*Challenge:* Render the rows below as a Markdown table with the columns "No." and "Line", from the line with "Within the image, is" through the end of the rows. Number each line, and leave out blank lines.

Spatial reasoning question data

= = = = = = =

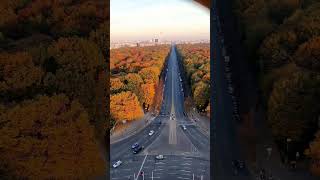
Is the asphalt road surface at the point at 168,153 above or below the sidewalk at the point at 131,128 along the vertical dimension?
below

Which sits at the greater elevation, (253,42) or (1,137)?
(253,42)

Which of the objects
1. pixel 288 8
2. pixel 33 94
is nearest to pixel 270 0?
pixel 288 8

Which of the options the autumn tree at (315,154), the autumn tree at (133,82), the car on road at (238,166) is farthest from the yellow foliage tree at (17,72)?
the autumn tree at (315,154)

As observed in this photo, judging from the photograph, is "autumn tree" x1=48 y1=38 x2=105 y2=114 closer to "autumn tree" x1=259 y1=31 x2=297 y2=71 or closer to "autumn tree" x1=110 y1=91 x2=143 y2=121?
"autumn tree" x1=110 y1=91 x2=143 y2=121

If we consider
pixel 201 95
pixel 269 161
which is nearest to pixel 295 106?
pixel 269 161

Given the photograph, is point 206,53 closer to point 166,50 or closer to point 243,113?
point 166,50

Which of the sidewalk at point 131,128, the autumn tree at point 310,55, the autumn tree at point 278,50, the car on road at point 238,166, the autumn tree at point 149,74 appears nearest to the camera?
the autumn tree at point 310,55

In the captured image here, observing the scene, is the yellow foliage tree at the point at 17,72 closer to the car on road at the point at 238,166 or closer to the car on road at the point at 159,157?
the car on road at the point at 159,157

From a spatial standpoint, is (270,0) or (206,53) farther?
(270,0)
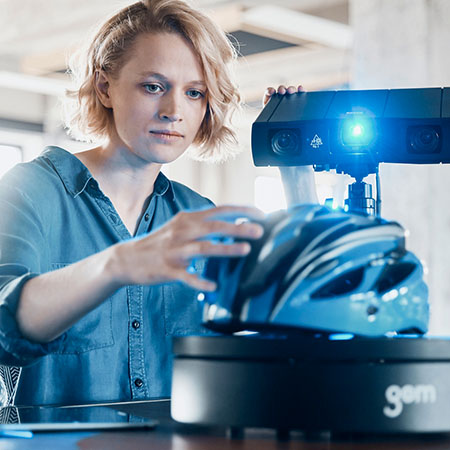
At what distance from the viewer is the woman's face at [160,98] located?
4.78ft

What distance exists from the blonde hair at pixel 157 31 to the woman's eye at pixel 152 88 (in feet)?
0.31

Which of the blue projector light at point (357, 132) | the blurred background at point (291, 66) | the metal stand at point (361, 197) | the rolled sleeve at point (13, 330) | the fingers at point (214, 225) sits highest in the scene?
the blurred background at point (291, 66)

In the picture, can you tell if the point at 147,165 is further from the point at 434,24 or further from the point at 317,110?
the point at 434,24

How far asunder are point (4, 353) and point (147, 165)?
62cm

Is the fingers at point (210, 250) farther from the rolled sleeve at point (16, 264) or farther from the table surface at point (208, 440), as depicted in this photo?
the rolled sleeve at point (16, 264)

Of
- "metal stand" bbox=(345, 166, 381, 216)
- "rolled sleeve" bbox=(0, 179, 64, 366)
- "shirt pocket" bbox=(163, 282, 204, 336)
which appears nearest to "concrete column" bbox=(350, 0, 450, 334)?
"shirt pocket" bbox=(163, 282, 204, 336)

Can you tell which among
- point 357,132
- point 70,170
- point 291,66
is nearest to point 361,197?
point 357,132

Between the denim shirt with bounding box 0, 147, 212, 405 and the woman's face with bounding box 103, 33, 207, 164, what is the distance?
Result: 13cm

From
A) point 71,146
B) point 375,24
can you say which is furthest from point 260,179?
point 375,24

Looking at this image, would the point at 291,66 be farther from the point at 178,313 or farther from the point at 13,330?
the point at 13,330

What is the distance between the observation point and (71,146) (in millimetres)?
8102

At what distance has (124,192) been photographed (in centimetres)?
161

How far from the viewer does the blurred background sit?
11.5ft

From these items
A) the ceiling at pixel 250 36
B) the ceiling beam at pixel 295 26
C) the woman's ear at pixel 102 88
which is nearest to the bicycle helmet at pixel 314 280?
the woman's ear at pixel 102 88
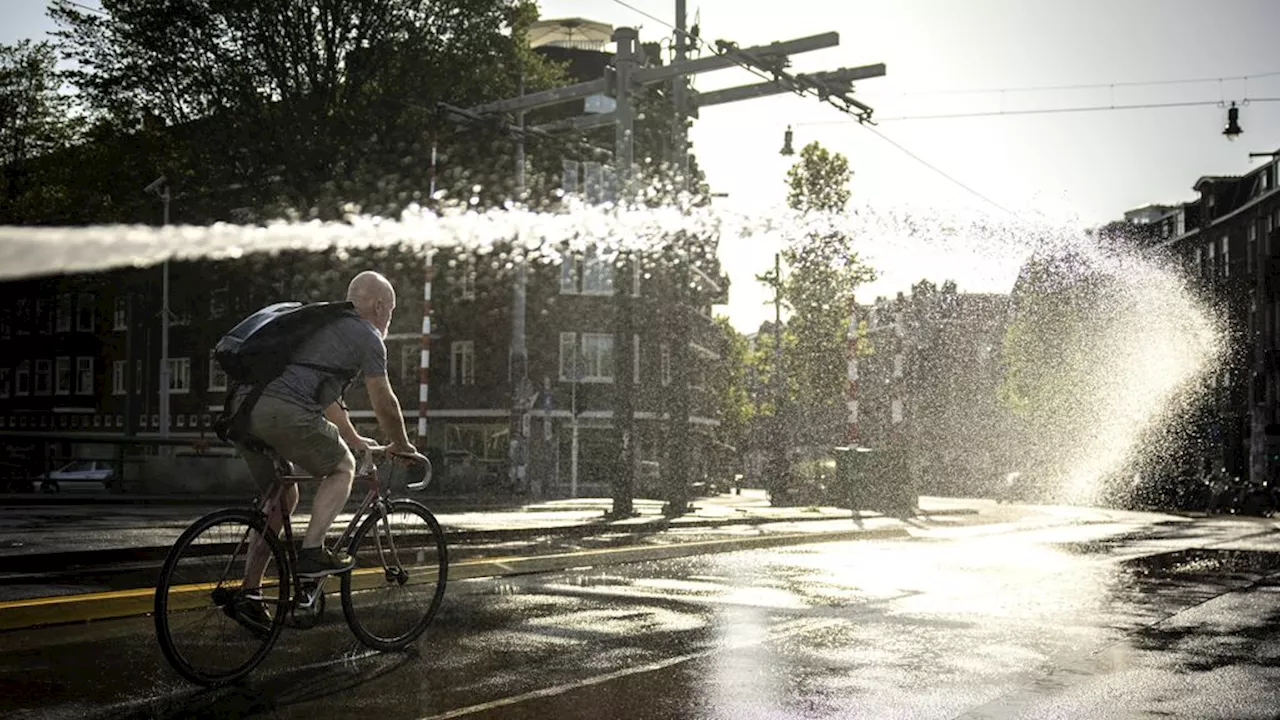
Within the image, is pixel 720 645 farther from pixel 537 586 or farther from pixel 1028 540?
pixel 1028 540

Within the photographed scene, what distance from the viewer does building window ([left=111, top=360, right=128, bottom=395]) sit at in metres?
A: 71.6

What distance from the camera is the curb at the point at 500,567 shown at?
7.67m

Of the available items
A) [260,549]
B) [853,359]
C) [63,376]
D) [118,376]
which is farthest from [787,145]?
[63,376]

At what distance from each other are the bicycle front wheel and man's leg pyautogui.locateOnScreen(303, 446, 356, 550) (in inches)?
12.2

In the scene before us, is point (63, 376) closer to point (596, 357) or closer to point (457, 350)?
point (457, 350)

= = = = = = =

*The solution:*
| No. | Line |
|---|---|
| 1 | Within the image, is pixel 720 645 farther from pixel 537 586 or farther from pixel 1028 540? |
| 2 | pixel 1028 540 |
| 3 | Within the photographed scene, what distance from the viewer does building window ([left=111, top=360, right=128, bottom=395]) sit at in metres? |
| 4 | A: 71.6 |
| 5 | What distance from the camera is the curb at the point at 500,567 shown at? |
| 6 | 7.67m |
| 7 | Of the available items |
| 8 | A) [260,549] |
| 9 | B) [853,359] |
| 10 | C) [63,376] |
| 11 | D) [118,376] |
| 12 | which is farthest from [787,145]? |
| 13 | [63,376] |
| 14 | At what distance from each other are the bicycle front wheel and man's leg pyautogui.locateOnScreen(303, 446, 356, 550) (in inches)? |
| 15 | 12.2 |
| 16 | In the scene before us, is point (63, 376) closer to point (596, 357) or closer to point (457, 350)? |
| 17 | point (457, 350) |